Posted on 05/07/2006 11:10:47 AM PDT by KevinDavis
The miracle of a planet that substains life is uncalculable. It could be quite possible that we are it.
Maybe they should be asking themselves what they have done to deserve being contacted by the aliens of presumably far superior intelligence and technology. The aliens are a busy lot, with their own alien problems, so why should they waste their alien time and resources for some gasbags in Royal Astronomical Society to pat themselves on their collective backs?
Actually it has been calculated and that is why SETI is listening...

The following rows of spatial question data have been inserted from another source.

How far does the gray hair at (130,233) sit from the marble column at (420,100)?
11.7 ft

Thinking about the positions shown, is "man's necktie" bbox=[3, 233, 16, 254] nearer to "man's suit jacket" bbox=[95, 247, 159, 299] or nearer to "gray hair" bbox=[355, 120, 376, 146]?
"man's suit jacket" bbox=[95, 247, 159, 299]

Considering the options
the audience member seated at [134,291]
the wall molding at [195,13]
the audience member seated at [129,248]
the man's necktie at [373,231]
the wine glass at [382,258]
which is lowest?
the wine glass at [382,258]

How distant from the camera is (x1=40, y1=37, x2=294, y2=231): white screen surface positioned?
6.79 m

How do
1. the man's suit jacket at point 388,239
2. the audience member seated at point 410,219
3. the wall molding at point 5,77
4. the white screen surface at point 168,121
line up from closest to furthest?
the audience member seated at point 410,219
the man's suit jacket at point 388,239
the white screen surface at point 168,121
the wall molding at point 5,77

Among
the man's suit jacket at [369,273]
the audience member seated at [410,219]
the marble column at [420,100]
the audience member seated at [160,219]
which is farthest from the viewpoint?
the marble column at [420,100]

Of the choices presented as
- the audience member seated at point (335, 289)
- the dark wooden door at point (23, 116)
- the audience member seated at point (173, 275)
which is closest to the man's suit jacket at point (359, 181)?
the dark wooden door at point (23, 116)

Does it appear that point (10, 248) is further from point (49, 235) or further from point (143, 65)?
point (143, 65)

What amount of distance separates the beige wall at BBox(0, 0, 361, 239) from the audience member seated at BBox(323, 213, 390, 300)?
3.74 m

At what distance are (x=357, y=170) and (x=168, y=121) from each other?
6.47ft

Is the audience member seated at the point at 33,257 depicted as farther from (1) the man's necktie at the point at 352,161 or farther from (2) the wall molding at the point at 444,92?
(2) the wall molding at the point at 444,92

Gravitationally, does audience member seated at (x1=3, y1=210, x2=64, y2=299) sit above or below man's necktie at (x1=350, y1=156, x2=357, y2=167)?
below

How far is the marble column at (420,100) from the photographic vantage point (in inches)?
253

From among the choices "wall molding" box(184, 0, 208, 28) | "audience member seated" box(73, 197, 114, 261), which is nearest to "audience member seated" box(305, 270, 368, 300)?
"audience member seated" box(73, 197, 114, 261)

Even the most pessimistic estimates have earth-like planets in the hundreds of millions just in this galaxy. Statistically, half the civilizations would be older than humans, most much older. It isn't much of a leap to think the same tech that would produce faster than light travel would also bring faster than light communications. We just may be deaf... ;)
I would say even the most pessimistic estimates are optimistic.

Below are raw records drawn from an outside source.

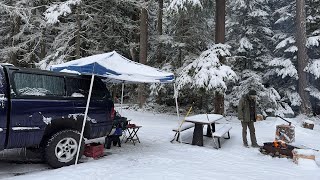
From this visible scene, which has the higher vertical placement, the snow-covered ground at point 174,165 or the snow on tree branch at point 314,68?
the snow on tree branch at point 314,68

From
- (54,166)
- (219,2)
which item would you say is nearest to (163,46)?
(219,2)

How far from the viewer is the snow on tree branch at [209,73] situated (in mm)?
13102

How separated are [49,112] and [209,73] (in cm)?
851

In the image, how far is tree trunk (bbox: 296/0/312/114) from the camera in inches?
685

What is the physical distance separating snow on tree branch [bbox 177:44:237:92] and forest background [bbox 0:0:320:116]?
587 millimetres

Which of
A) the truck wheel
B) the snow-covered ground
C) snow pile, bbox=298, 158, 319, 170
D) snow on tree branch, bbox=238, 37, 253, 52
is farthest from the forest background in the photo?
the truck wheel

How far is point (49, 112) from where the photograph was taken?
6.13 metres

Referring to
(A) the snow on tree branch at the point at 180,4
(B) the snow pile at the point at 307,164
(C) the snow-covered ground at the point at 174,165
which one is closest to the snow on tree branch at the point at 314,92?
(C) the snow-covered ground at the point at 174,165

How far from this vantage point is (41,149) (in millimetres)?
6316

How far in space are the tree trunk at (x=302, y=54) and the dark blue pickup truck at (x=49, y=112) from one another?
14129mm

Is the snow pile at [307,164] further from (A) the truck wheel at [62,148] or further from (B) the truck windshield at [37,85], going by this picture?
(B) the truck windshield at [37,85]

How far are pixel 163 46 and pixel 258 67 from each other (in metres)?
6.69

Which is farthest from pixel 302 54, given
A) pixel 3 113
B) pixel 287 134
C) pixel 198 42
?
pixel 3 113

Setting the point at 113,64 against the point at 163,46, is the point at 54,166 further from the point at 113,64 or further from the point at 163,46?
the point at 163,46
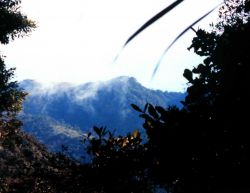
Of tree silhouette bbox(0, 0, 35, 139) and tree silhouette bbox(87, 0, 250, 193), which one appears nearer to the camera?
tree silhouette bbox(87, 0, 250, 193)

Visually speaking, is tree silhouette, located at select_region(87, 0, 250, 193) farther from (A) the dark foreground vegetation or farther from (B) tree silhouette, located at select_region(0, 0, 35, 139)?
(B) tree silhouette, located at select_region(0, 0, 35, 139)

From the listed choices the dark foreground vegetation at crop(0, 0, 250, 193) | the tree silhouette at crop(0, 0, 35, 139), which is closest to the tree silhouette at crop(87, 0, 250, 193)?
the dark foreground vegetation at crop(0, 0, 250, 193)

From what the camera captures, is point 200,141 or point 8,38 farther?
point 8,38

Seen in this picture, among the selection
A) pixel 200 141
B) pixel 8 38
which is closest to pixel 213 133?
pixel 200 141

It's about the same as believing in ghosts. All of the negative evidence means nothing if there is one "proof".
Lets see, scientists have spent lifetimes studying Physics, Astrophysics, Planetology, Astronomy, matter distribution in the universe, cataloging star types by the millions and those calculations have been out there since the 1930s and refined ever decade since
You base you observation on
study of the flat earth theory and the fact sand makes a good hat? Mmmky
Oh puh_leeez. If there were a hundred million in this gallexy and half of them were more advanced than us, we would have found some hint by now. Maybe there is something more unique about our little planet than what the experts assume.

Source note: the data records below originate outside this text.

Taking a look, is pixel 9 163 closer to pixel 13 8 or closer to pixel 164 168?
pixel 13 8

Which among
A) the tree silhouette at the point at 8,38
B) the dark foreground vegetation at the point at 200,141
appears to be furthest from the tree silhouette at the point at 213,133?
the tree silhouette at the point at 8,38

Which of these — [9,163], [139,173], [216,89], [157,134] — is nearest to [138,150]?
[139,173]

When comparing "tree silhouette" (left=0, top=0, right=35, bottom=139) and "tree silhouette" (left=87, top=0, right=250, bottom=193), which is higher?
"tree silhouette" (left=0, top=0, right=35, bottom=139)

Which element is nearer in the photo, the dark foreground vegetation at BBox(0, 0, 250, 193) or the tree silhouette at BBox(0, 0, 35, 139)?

You made my point and don't even know it...
If YOU were an alien, would YOU want to contact US?
Quitters.......;') It wasn't all that expensive, but I still regard it as a waste of money. Of course, I also regard the STS as a waste of money, since it costs $500 million a launch, and only goes 200 miles. :'D
"But I am not really willing to accept your premise, because it may well be that the means of communications they have are of a kind that we do not know how to receive, and that they would not have the means of communicating with sufficiently powerful radio or optical signals. That is something which, technologically, is too difficult for them but they would have some other means we would not recognize." -- Thomas J. Gold (Communication with Extraterrestial Intelligence)
UFO study finds no sign of aliens
BBC NEWS | 05/07/2006 | By Mark Simpson
Posted on 05/07/2006 3:25:53 PM EDT by oxcart
http://www.freerepublic.com/focus/f-chat/1628267/posts
I found the thread intriguing, and your comment was one of the most thought-provoking. Based on a quick search, we are about 28,000 light-years from the center of the Galaxy, so the Milky Way is approximately 60,000 light years wide. What if, 20,000 years ago, there was a civilized planet on the "opposite side" of the galaxy where the technological era lasted 5,000 years. (We don't know how long a fully-technological society will last.) Say that they were fully-technological exactly 20,000 years ago -- let's make wireless electronic communication (radio) the mark of a fully-technologized society. Imagine that within a century they start broadcasting a signal spaceward to alert any other possible technological societies that "We Are Here". Imagine that they broadcast this signal for the full duration of the existence of their society.
Under that scenario, the signal that they started to broadcast 20,000 years ago would still have 40,000 years to travel before we could detect it; and at that point that society would have passed from existence 55,000 years ago.
While I like the idea of SETI, I think that the distances involed make detection of anything highly, highly, highly unlikely, even if this single galaxy had hundreds of technological societies.
"It wasn't all that expensive, but I still regard it as a waste of money."
Why do you care? It isn't your money. SETI has been funded by private donations since the 80s.
The theory behind SETI isn't that somebody might be intentionally trying to contact us specifically, but that we might be able to pick up communications they sent out into the heavens long ago.
Any signal we pick up would presumably have been generated long before the Royal Astronomical Society, or human civilization, even existed.